◆ GESTELLTE AUFGABE ◆
Überführen Sie sämtliche nachstehenden Zeilen in eine JSON-Liste von Zeichenketten mit einer Zeichenkette je Zeile. Lassen Sie dabei Leerzeilen sowie die Bilder weg.

[Gespeicherte Einträge]
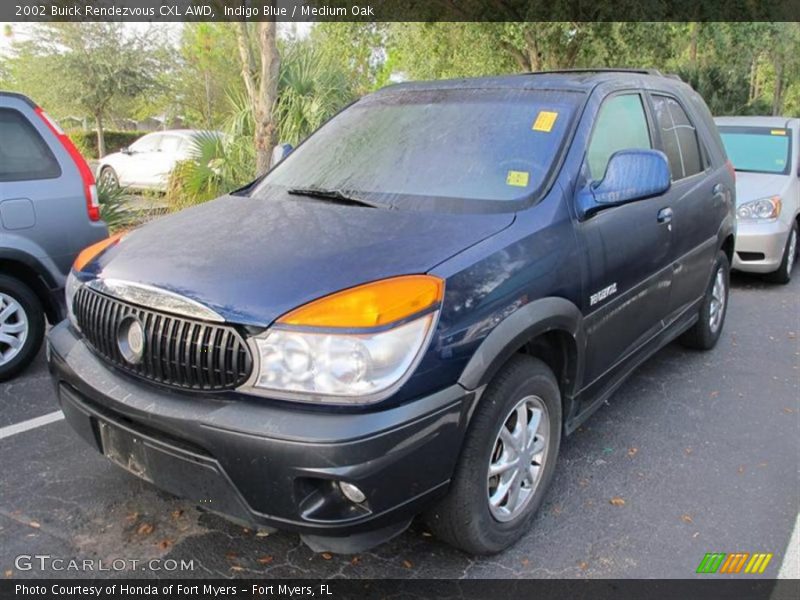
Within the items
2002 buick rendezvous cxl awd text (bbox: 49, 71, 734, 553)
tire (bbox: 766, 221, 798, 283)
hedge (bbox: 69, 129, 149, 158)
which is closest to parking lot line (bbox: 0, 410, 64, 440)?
2002 buick rendezvous cxl awd text (bbox: 49, 71, 734, 553)

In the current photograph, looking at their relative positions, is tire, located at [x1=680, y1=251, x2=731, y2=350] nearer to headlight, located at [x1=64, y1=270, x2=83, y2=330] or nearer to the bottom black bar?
the bottom black bar

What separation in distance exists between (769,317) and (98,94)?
81.0ft

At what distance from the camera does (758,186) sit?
7.39 m

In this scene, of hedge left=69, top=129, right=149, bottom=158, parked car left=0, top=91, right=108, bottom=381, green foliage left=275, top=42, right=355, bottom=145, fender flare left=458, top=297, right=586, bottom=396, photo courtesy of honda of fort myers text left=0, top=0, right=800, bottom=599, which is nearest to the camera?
photo courtesy of honda of fort myers text left=0, top=0, right=800, bottom=599

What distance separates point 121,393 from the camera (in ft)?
8.02

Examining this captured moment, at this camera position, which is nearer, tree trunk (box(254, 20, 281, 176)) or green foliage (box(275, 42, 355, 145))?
tree trunk (box(254, 20, 281, 176))

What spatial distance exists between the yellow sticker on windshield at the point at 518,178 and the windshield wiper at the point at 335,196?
559 millimetres

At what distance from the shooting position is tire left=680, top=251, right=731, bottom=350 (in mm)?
4941

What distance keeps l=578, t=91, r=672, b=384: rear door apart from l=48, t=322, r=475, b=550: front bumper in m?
1.09

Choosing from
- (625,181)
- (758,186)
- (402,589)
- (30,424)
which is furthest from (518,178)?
(758,186)

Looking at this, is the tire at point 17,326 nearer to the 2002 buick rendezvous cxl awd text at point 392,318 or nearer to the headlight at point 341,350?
the 2002 buick rendezvous cxl awd text at point 392,318

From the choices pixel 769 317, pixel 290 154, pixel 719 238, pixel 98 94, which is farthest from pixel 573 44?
pixel 98 94

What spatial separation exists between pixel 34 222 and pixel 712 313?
4818 millimetres

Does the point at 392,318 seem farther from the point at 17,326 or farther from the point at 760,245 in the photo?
the point at 760,245
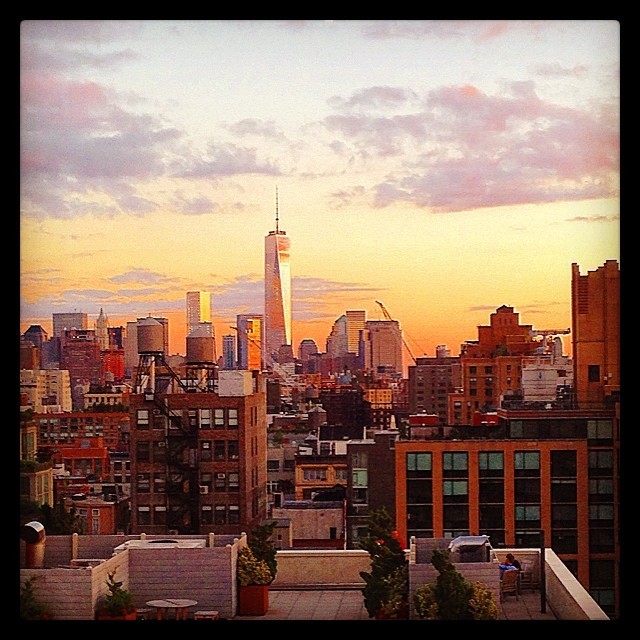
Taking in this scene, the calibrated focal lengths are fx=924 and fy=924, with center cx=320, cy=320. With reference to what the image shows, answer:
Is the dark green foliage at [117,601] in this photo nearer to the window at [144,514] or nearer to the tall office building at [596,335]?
the window at [144,514]

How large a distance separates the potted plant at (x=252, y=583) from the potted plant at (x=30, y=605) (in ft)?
1.99

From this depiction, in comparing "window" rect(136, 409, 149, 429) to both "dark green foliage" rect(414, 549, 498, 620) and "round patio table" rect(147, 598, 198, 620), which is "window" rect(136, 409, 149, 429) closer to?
"round patio table" rect(147, 598, 198, 620)

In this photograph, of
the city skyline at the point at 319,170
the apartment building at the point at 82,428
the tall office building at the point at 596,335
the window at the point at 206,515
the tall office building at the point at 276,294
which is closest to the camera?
the tall office building at the point at 596,335

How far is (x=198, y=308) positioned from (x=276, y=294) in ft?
0.92

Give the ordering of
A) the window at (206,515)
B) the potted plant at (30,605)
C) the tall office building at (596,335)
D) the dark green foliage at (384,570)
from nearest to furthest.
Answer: the potted plant at (30,605) < the tall office building at (596,335) < the dark green foliage at (384,570) < the window at (206,515)

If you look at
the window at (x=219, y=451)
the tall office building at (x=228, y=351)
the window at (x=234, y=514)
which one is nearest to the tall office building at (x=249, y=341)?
the tall office building at (x=228, y=351)

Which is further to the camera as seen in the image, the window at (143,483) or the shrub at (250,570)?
the window at (143,483)

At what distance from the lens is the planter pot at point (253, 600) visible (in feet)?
9.56

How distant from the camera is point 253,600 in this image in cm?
299

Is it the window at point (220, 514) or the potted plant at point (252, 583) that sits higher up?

◆ VOLLSTÄNDIGE ANTWORT ◆
[
  "Within the items",
  "2002 buick rendezvous cxl awd text (bbox: 49, 71, 734, 553)",
  "tire (bbox: 766, 221, 798, 283)",
  "hedge (bbox: 69, 129, 149, 158)",
  "which is closest to parking lot line (bbox: 0, 410, 64, 440)?",
  "2002 buick rendezvous cxl awd text (bbox: 49, 71, 734, 553)",
  "In the current photograph, looking at their relative positions, is tire, located at [x1=680, y1=251, x2=731, y2=350] nearer to headlight, located at [x1=64, y1=270, x2=83, y2=330] or nearer to the bottom black bar?",
  "the bottom black bar",
  "What separation in distance exists between (769,317) and (98,94)?",
  "81.0ft",
  "At what distance from the camera does (758,186) sit?",
  "7.39 m",
  "In this scene, of hedge left=69, top=129, right=149, bottom=158, parked car left=0, top=91, right=108, bottom=381, green foliage left=275, top=42, right=355, bottom=145, fender flare left=458, top=297, right=586, bottom=396, photo courtesy of honda of fort myers text left=0, top=0, right=800, bottom=599, which is nearest to the camera?",
  "photo courtesy of honda of fort myers text left=0, top=0, right=800, bottom=599",
  "What distance separates point 121,393 from the camera (in ft)?",
  "8.02",
  "Examining this captured moment, at this camera position, which is nearer, tree trunk (box(254, 20, 281, 176)) or green foliage (box(275, 42, 355, 145))?",
  "tree trunk (box(254, 20, 281, 176))",
  "What spatial distance exists between the yellow sticker on windshield at the point at 518,178 and the windshield wiper at the point at 335,196?",
  "559 millimetres",
  "At what distance from the shooting position is tire left=680, top=251, right=731, bottom=350 (in mm)?",
  "4941",
  "What distance keeps l=578, t=91, r=672, b=384: rear door apart from l=48, t=322, r=475, b=550: front bumper in m?",
  "1.09",
  "Choosing from",
  "- (625,181)",
  "- (758,186)",
  "- (402,589)",
  "- (30,424)",
  "which is furthest from (518,178)?",
  "(758,186)",
  "Looking at this, is the tire at point 17,326 nearer to the 2002 buick rendezvous cxl awd text at point 392,318 or nearer to the headlight at point 341,350?",
  "the 2002 buick rendezvous cxl awd text at point 392,318",
  "From the choices pixel 769 317, pixel 290 154, pixel 719 238, pixel 98 94, which is farthest from pixel 573 44?",
  "pixel 98 94",
  "What spatial separation exists between pixel 34 222 and pixel 712 313?",
  "4818 millimetres",
  "Does the point at 392,318 seem farther from the point at 17,326 or farther from the point at 760,245 in the photo?",
  "the point at 760,245",
  "Taking in this scene, the calibrated focal lengths are fx=924 and fy=924, with center cx=320, cy=320. With reference to what the image shows, answer:",
  "Is the dark green foliage at [117,601] in this photo nearer to the window at [144,514] or nearer to the tall office building at [596,335]?",
  "the window at [144,514]",
  "How large a distance separates the potted plant at (x=252, y=583) from the potted plant at (x=30, y=605) (in ft)?",
  "1.99",
  "From this depiction, in comparing \"window\" rect(136, 409, 149, 429) to both \"dark green foliage\" rect(414, 549, 498, 620) and \"round patio table\" rect(147, 598, 198, 620), which is \"window\" rect(136, 409, 149, 429) closer to?",
  "\"round patio table\" rect(147, 598, 198, 620)",
  "In this photograph, of",
  "the city skyline at the point at 319,170",
  "the apartment building at the point at 82,428",
  "the tall office building at the point at 596,335",
  "the window at the point at 206,515",
  "the tall office building at the point at 276,294",
  "which is closest to the camera?",
  "the tall office building at the point at 596,335",
  "How far is (x=198, y=308) positioned from (x=276, y=294) in ft?",
  "0.92",
  "Give the ordering of",
  "A) the window at (206,515)",
  "B) the potted plant at (30,605)",
  "C) the tall office building at (596,335)",
  "D) the dark green foliage at (384,570)",
  "from nearest to furthest.",
  "Answer: the potted plant at (30,605) < the tall office building at (596,335) < the dark green foliage at (384,570) < the window at (206,515)",
  "If you look at",
  "the window at (x=219, y=451)",
  "the tall office building at (x=228, y=351)",
  "the window at (x=234, y=514)",
  "which one is nearest to the tall office building at (x=249, y=341)?",
  "the tall office building at (x=228, y=351)",
  "Which is further to the camera as seen in the image, the window at (143,483) or the shrub at (250,570)?",
  "the window at (143,483)",
  "At what distance from the lens is the planter pot at point (253, 600) visible (in feet)?",
  "9.56",
  "How distant from the camera is point 253,600 in this image in cm?",
  "299",
  "Is it the window at point (220, 514) or the potted plant at point (252, 583) that sits higher up?"
]